According to one lawmaker, the United States needs to improve its relations with its allies and partners in order to compete well with China in the Indo-Pacific.
“In my opinion, we need to do a better job on alliances and relationships in Asia. [Indo-Pacific] range,” Said Chrissy Houlahan (Pennsylvania) in a conversation at the Hudson Institute, a conservative think tank.
Hoolahan, a member of the House Foreign Affairs Committee and the House Foreign Affairs Committee, said that cooperation with allies and partners in the Indo-Pacific is “essential” in the context of great power competition with China’s communist regime. Stated.
She said such a relationship was a unique aspect of American foreign policy and strategy and a lasting strength for the country.
“We are truly unique in the world in the sense that we really have a genuine and powerful ally not only in European theaters but also in Asia,” Hoolahan said.
Systematic issues in Indo-Pacific competition
Hoolahan said Washington’s leadership needs to better fight the interrelationships of the 21st century and how interrelated economic and security issues were across borders.

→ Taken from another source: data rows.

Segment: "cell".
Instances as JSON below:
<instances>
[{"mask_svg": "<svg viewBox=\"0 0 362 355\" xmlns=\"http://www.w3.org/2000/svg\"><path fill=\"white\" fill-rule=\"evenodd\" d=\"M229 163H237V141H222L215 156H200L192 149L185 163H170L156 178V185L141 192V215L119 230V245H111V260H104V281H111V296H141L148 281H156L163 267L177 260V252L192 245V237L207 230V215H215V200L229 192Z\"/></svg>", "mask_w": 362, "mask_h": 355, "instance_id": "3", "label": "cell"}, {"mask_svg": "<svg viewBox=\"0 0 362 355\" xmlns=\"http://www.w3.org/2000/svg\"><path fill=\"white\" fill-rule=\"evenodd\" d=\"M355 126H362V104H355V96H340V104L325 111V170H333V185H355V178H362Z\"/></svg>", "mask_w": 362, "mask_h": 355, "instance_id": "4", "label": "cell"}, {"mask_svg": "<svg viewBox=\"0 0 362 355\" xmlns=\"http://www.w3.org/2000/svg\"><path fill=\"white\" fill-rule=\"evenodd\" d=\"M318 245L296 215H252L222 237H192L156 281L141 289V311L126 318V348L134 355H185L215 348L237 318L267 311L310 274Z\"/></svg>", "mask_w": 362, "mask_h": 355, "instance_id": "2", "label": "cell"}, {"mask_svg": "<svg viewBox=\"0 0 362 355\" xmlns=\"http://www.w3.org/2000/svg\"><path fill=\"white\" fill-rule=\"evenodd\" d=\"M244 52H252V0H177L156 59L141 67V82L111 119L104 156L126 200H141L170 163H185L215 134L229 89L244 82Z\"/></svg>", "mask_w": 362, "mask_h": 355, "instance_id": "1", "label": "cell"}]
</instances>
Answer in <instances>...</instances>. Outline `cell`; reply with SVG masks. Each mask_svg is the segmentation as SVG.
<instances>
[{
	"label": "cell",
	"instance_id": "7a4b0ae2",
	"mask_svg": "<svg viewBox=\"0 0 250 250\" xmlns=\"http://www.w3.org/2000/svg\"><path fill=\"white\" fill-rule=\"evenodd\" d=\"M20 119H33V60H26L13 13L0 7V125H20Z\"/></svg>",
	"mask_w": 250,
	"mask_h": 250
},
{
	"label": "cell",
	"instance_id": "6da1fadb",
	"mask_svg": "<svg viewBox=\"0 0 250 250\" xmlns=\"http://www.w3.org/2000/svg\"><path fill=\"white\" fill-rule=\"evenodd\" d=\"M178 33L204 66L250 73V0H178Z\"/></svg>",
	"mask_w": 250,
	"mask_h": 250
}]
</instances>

To that end, leaders need to take into account the fact that the United States’ competition with China in the Indo-Pacific goes far beyond the question of whether Taiwan will be invaded and touches on all aspects of political life. Stated.
“Until the pandemic occurs, I don’t think many people really understand how we all interweave as an economy,” Hoolahan said. “As a result, as a society, the securities of our country are very interwoven.”
“These are global and systematic issues that we need to think about.”
Houlahan further explains the problem using the world’s current supply chain problems, and many important U.S. military and civilian technologies rely on certain minerals or rare earth elements that are only available elsewhere in the world. I noticed that I was doing it.
To that end, she said, maintaining supply chains is essential to maintain national security, and maintaining partnerships and alliances to maintain those supply chains.
Only by continuing to develop sound alliances and partnerships could the United States agree to rely on foreign imports, she said.